*** Excerpted passage ***
The 2-Ingredient Lemon Sauce That Will Change Your Life

A sauce this delicious must be the product of hours of work and careful tinkering, right? Not this one.

I'm not big on making sauces at home. Pasta sauce, sure. Yeah, I'll make gravy for Thanksgiving. But you won't find me whipping up creamy béchamel, tangy hollandaise, or any of the other classic French mother sauces at home on a weeknight. Pan juices thickened up with a knob of butter normally do the trick for any piece of protein I'm usually cooking.

But, there was I was, standing at my kitchen counter a few nights ago, dreaming of a sauce I had at a restaurant. The simple yellow swoosh of a sauce came on a plate alongside pan-seared octopus at Roberta's, a Brooklyn restaurant that serves some of the smartest simple food in the country under the guise of being a pizza joint.

Described only as "Meyer lemon," the sauce was at once bright, bitter, and lightly sweet. I know the Meyer lemon, a hybrid of lemon and Mandarin orange, is one of the highlights of winter cooking, but I'd never experienced them like this before. I had to know what sort of citrus wizardry was at work here, so I spoke to chef de cuisine Nick Barker.

Barker told me the sauce was, basically, nothing more than whole Meyer lemons, blended into submission with a bit of simple syrup (aka sugar syrup) for sweetness. No peeling, zesting, or blanching. Just cut the Meyers in half, flick out any visible seeds, and blend. The sauce doesn't even require olive oil to emulsify it, thanks to the natural oils found in the lemon's skin. "If you get good Meyers, they retain a nice bitterness since you don't cook them," he said. The result is a spot-on balance of sweet and sour.
*** End of Excerpted passage ***
*** Entries supplied ***
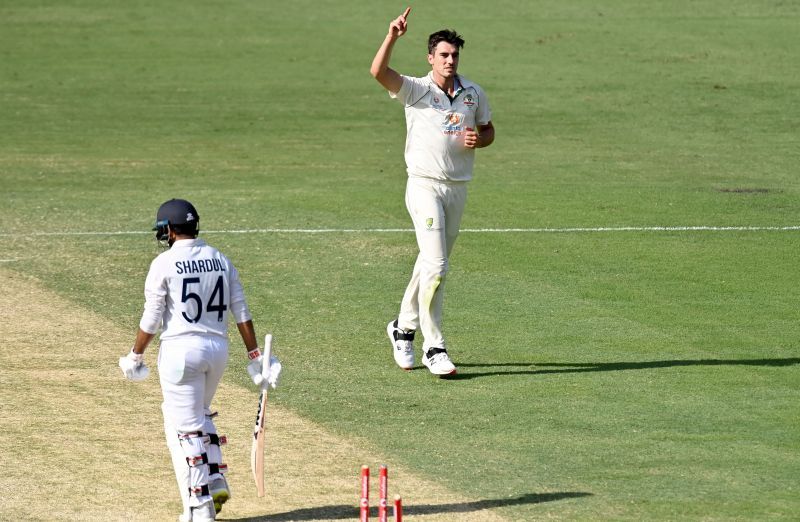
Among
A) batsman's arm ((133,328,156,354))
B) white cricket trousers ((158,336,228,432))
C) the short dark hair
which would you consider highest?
the short dark hair

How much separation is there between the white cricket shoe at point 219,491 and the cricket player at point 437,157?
3575 mm

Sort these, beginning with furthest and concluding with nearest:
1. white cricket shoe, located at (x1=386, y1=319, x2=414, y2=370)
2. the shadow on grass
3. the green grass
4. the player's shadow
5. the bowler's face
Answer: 1. white cricket shoe, located at (x1=386, y1=319, x2=414, y2=370)
2. the player's shadow
3. the bowler's face
4. the green grass
5. the shadow on grass

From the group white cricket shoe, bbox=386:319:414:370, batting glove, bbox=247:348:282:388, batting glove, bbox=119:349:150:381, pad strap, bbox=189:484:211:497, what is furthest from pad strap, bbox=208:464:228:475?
white cricket shoe, bbox=386:319:414:370

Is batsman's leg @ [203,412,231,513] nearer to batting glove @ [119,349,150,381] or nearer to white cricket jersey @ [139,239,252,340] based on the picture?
batting glove @ [119,349,150,381]

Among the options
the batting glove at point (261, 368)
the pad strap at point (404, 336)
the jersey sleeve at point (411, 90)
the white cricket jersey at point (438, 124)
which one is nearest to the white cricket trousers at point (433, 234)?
the white cricket jersey at point (438, 124)

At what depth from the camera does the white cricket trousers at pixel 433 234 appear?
40.1 feet

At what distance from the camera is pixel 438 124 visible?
*** End of Entries supplied ***
_Exercise tasks:_
1) Write out the part of the lemon sauce article that opens with the words containing "I'm not big" and closes with "I'm usually cooking.", changing "hollandaise" to "béarnaise".
2) According to the lemon sauce article, what two fruits is the Meyer lemon a hybrid of?
3) Continue the lemon sauce article from where it stops.
The rows were taken from a different source.

_Responses to the tasks:_
1)
I'm not big on making sauces at home. Pasta sauce, sure. Yeah, I'll make gravy for Thanksgiving. But you won't find me whipping up creamy béchamel, tangy béarnaise, or any of the other classic French mother sauces at home on a weeknight. Pan juices thickened up with a knob of butter normally do the trick for any piece of protein I'm usually cooking.

2) Lemon and Mandarin orange.

3)
Put lemons in a blender? I can do that.

Photo by Chelsea Kyle, Food Styling by Matt Duckor

The technique couldn't be any simpler: Halve and seed Meyer lemons and blend them, periodically scraping down the sides of the blender to make sure everything gets incorporated. Add simple syrup (I used a tablespoon of simple syrup for each lemon I used) and season with salt to taste. Bonus: It will keep for the fridge for a few weeks.

Don't have Meyer lemons on hand? Barker says that the same technique works with regular lemons: Just peel the lemon and blanch the lemon rinds before blending the flesh and blanched peel with the simple syrup as directed above.

What you're left with is a sauce so glorious that no one will believe it took you less than 5 minutes to make. I use it almost exclusively on fish—a seared fillet of red snapper, a tangle of grilled octopus, or a few plump shrimp—but the sauce could easily be thinned out with olive oil and a bit of honey and transformed into a supercharged lemon dressing for salads, too.

Looks like I'll have to rethink my no-sauce-at-home policy.